▸ What needs to be done:
In the list of business trend predictions below, write out the stretch from "11. Humility will" through "part of it." word for word.

▸ Selected text:
● ● ● ●

7. The marketing world appears mostly unaware of its inevitable future role in stakeholder management and brand engagement, but that will begin to change. For the most part, the marketing world appears to view its role in ESG limited to how to incorporate “green” or corporate social responsibility into marketing messages. This inevitably will change because of the important role played by branding and communications in any form of people management, but it will take years because it’s not in the training or DNA of most people in marketing to look internally and focus on a 360-degree view of brands as outlined in the EEA’s Brand Engagement 360 report.
8. The march to Enterprise Engagement technology. Forget “tech stacks.” With the growing availability of simple, low-cost enterprise engagement technologies that seamlessly connect communications; referrals; surveys, feedback, and suggestions; learning and professional development; peer-to-peer and manager-to-peer recognition; DEI enhancement efforts, safety, and wellness, there is no reason for most organizations to deal with “tech stacks.” The technology exists today to align all the levers of employee engagement on a single platform for a fraction of the cost of customer relationship management and a clear ROI in terms of enhanced retention, referrals, productivity, quality, employee experiences, and more, not to mention more objective performance review tools.
9. Experiences count more than ever. The pandemic proved the enduring allure of shopping, with all signals pointing to a peak in the rapid shift to online shopping. Many of the outdoor activities, such as hiking, cycling, golf and driving ranges have backed off their peaks during the shutdowns but have remained more popular than before the pandemic. That said, there are fewer pile-ups at the driving ranges and parks now that shopping and entertainment is back, and there is every indication that in-person shopping and entertainment will return in direct proportion to feelings of safety.
10. Work at Home is here to say. Good luck to those companies or cities who hope to bring back the command-and-control model, because in most cases the best outcome will either be quiet-quitting or the need to pay more to attract and retain talent. Generally speaking, the pandemic indeed has made people more reflective about life choices, and spending 10 hours or more commuting is not top on the list of life favorites. This will lead to more strategic use of office of time and an enormous need for changing the composition of urban downtowns to greater mixed use. 
11. Humility will slowly emerge as the new CEO paradigm. The Jack Welch, Elon Musk models have taken a hit; the nation is generally ready for a kinder gentler, more humble form of management, such as leaders at companies like Coleen Wegman of Wegmans, Garry Ridge, CEO Emeritus, WD-40, Texas Roadhouse, the late Kent TaylorDan Schulman, Paypal CEO, who are quietly clear about their principals, goals, objectives so that both shareholders and other stakeholders can determine whether they wish to be a part of it.
12. Moving to an endemic phase. With multiple diseases flaring up, it appears we are moving to a state in which individuals will make their own decisions about vaccines, use of masks, travel, etc. It will be left to the states and localities to determine what to do in cases of hospital overload, with local mask mandates still occurring. It appears that the best stance for most businesses is to make sure their employees and other stakeholders have all the tools necessary to accommodate their personal need for safety, which could include caring for newborns or sickly loved ones, while respecting the need to respect personal choice.

● ● ● ●

▸ The data:
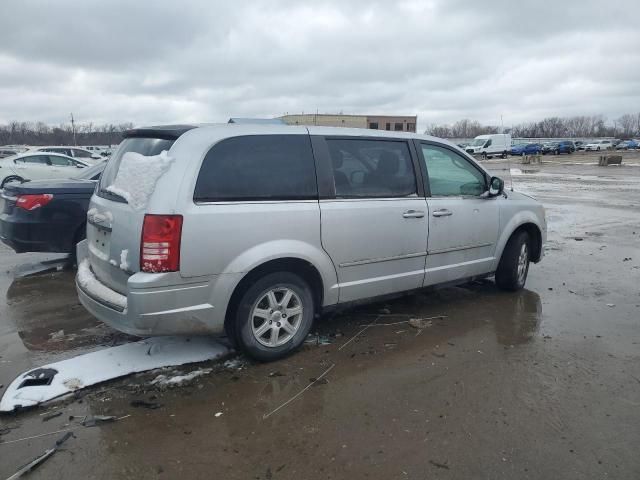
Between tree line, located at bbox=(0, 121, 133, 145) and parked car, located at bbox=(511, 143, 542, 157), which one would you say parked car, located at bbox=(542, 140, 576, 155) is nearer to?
parked car, located at bbox=(511, 143, 542, 157)

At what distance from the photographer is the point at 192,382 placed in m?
3.63

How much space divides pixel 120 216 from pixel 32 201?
3.33 metres

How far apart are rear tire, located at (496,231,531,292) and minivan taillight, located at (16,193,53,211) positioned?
18.3ft

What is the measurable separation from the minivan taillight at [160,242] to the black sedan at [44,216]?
3557 mm

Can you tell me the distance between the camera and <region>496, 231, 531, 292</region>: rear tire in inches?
227

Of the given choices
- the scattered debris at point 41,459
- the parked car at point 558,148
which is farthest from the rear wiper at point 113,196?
the parked car at point 558,148

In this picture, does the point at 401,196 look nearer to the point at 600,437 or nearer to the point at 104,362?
the point at 600,437

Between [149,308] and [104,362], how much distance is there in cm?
81

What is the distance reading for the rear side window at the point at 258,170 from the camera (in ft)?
11.8

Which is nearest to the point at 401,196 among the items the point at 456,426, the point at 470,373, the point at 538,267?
the point at 470,373

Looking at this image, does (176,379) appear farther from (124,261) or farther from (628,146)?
(628,146)

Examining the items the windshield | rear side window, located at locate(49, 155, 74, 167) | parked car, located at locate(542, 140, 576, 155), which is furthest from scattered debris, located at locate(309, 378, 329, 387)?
parked car, located at locate(542, 140, 576, 155)

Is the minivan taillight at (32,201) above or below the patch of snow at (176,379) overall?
above

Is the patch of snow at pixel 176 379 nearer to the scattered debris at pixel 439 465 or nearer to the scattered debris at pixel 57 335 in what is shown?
the scattered debris at pixel 57 335
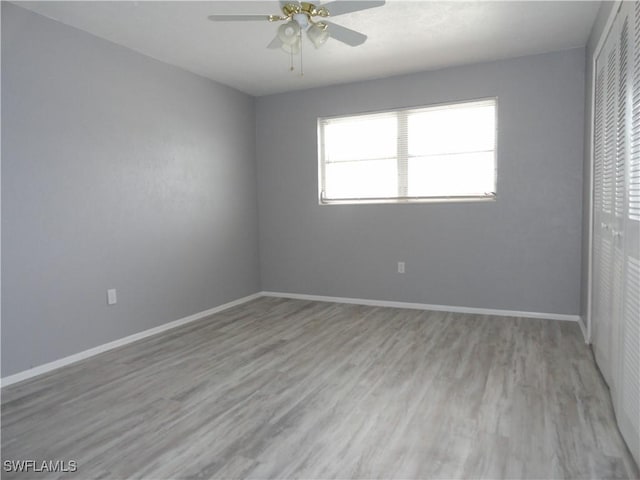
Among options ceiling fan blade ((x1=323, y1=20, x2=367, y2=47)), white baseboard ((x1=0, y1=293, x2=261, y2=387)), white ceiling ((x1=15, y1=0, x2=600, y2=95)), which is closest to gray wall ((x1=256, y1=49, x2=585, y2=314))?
white ceiling ((x1=15, y1=0, x2=600, y2=95))

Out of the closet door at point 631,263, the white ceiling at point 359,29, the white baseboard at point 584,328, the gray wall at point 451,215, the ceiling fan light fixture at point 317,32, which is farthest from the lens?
the gray wall at point 451,215

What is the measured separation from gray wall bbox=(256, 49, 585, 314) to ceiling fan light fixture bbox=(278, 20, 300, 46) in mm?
2469

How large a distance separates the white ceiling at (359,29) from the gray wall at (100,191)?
0.27 meters

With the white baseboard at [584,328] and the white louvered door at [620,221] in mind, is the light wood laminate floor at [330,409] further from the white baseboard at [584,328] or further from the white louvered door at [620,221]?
the white louvered door at [620,221]

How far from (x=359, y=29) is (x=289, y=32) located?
1.26 metres

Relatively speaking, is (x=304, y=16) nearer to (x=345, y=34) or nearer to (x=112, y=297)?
(x=345, y=34)

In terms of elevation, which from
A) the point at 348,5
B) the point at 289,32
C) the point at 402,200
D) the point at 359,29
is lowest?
the point at 402,200

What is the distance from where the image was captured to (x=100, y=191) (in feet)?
10.9

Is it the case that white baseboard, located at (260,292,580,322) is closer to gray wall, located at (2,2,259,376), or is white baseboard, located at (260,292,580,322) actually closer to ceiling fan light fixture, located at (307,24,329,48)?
gray wall, located at (2,2,259,376)

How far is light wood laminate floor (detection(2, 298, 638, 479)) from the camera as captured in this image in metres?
1.80

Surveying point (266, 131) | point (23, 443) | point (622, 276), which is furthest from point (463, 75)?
point (23, 443)

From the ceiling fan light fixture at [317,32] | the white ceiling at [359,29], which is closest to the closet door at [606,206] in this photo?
the white ceiling at [359,29]

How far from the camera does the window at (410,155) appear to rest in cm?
421

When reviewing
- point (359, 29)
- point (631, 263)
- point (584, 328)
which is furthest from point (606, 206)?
point (359, 29)
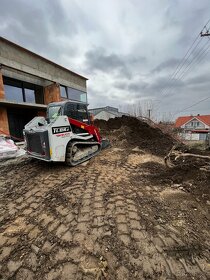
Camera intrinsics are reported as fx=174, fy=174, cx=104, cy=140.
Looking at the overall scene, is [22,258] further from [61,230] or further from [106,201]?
[106,201]

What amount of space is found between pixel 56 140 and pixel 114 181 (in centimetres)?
222

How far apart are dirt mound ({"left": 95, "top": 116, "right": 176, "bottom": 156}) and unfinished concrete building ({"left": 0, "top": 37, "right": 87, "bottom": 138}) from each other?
16.7 ft

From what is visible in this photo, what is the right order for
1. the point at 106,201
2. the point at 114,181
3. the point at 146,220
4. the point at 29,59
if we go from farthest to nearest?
1. the point at 29,59
2. the point at 114,181
3. the point at 106,201
4. the point at 146,220

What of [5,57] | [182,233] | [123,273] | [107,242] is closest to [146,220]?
[182,233]

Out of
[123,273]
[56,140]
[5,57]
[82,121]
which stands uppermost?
[5,57]

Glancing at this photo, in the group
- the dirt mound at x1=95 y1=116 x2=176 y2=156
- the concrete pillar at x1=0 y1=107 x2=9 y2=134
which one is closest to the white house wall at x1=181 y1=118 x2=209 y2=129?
the dirt mound at x1=95 y1=116 x2=176 y2=156

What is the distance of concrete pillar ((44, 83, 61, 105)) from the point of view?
1382cm

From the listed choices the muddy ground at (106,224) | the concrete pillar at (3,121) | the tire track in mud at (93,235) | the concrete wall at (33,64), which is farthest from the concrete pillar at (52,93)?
the tire track in mud at (93,235)

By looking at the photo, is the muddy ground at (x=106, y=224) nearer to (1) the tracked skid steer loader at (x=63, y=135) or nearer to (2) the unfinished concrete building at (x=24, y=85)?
(1) the tracked skid steer loader at (x=63, y=135)

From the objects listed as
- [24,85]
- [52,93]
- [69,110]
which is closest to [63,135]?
[69,110]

● ● ● ●

▸ Solved problem:
11. Humility will slowly emerge as the new CEO paradigm. The Jack Welch, Elon Musk models have taken a hit; the nation is generally ready for a kinder gentler, more humble form of management, such as leaders at companies like Coleen Wegman of Wegmans, Garry Ridge, CEO Emeritus, WD-40, Texas Roadhouse, the late Kent TaylorDan Schulman, Paypal CEO, who are quietly clear about their principals, goals, objectives so that both shareholders and other stakeholders can determine whether they wish to be a part of it.